A large field barn at Long Shaw near Bainbridge may be beautiful and large enough for a family home but converting it would be against policy the planning committee of the Yorkshire Dales National Park Authority (YDNPA) decided by an eight to seven vote at its March meeting.
Edward Scarr told the meeting that it would make a suitable family home given its location on the family farm.
“It would be ideal for my work. We have four young children under the age of six and want to convert the barn into a family home.”
He said that he and his wife, Gwen, had always lived and worked in Wensleydale and converting the barn would enable them to raise their family on the farm. Mrs Scarr attended the meeting with their daughter Faye who was born in late February.
They heard several committee members speak in support of the planning officer who had stated that the YDNPA’s policy required that to be suitable for conversion a barn had to be in an existing settlement or building group, or be close to or adjoining a road.
He reported that the barn at Long Shaw was 110 metres from a road and would require a long track to be created and a significant length of walling to be moved to provide access to a road. He added:
“Although the proposed works to the barn are relatively well designed, it is in a very prominent and exposed position in the landscape.
“Its conversion to a permanently occupied dwelling would have a negative effect on the landscape that arises from the replacement of a simple, unadorned traditional farm building with a dwelling that has car parking, lighting, curtilage development, new access road and significant alterations to the existing roadside walls and the character of the road itself.”
Julie Martin agreed that this would be an intensive use of the barn which would have an impact upon the landscape.
“It has been demonstrated there is a need but not at that location. The applicant has been asked to explore an alternative option,” she said.

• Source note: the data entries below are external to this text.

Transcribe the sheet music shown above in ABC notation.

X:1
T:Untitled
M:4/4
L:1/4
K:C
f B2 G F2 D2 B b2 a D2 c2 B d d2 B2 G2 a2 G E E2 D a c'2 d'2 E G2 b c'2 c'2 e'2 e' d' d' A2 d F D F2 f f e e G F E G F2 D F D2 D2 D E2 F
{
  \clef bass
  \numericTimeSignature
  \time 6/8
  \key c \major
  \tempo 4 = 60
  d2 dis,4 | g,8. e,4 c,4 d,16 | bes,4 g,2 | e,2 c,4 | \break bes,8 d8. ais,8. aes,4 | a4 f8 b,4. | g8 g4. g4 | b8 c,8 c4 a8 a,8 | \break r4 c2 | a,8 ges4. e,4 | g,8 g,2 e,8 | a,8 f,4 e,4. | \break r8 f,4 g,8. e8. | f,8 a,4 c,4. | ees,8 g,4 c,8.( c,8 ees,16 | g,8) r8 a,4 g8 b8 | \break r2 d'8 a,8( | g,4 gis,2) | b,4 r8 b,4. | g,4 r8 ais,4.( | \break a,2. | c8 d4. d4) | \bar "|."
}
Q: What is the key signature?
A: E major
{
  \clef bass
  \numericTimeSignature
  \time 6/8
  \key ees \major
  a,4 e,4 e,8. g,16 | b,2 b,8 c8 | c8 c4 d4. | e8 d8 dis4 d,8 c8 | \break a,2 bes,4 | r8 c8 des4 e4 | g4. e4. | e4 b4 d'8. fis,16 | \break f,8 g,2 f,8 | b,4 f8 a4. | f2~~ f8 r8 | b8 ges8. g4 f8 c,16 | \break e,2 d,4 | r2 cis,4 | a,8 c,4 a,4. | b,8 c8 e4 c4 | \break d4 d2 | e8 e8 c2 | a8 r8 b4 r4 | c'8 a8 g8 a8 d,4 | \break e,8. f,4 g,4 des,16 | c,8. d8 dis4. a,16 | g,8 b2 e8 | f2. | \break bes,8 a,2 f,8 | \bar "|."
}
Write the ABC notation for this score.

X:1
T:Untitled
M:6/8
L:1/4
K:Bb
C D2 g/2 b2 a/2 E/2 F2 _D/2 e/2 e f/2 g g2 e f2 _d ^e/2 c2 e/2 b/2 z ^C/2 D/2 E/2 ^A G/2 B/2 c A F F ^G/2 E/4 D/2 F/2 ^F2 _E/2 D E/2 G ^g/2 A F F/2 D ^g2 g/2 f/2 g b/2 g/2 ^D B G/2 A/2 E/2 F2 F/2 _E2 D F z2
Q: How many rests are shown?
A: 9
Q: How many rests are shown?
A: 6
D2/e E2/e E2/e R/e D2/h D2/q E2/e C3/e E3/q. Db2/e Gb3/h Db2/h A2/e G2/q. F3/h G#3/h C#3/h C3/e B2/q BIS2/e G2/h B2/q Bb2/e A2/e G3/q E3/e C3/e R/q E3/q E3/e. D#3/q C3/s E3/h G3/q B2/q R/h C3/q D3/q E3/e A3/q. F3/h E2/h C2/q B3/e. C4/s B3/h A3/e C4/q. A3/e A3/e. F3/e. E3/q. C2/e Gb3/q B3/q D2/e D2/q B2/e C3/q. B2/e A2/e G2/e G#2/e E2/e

Mr and Mrs Scarr had been told that, as it was accepted there wasn’t sufficient housing at the farm for the required number of agricultural workers, it was possible that an application for a new build dwelling at Yorescott Steading, where the ewes were lambed, would be acceptable.
To this North Yorkshire County councillor John Blackie remarked that a new build might have more impact upon the landscape than a sympathetically converted barn.
Another North Yorkshire County councillor, Richard Welch, pointed out that many farmhouses were far from a road.
“In ten years time you wouldn’t know it was a barn conversion,” he said.
Eden District councillor William Patterson agreed and asked if the YDNPA was going to pay for the upkeep of such buildings in the future – or would the owners be expected to keep them up as a national asset?
He and others were concerned that if it was no longer needed for agricultural purposes and was not converted into the dwelling it would fall into disrepair and disappear.
“Is it true that we would rather see a non-designated heritage asset [disappear] when there is a family who wish to make use of it?” asked Lancashire County councillor Cosima Towneley.
“I can not think of a better way of using an agricultural heritage that will otherwise go to waste,” she added.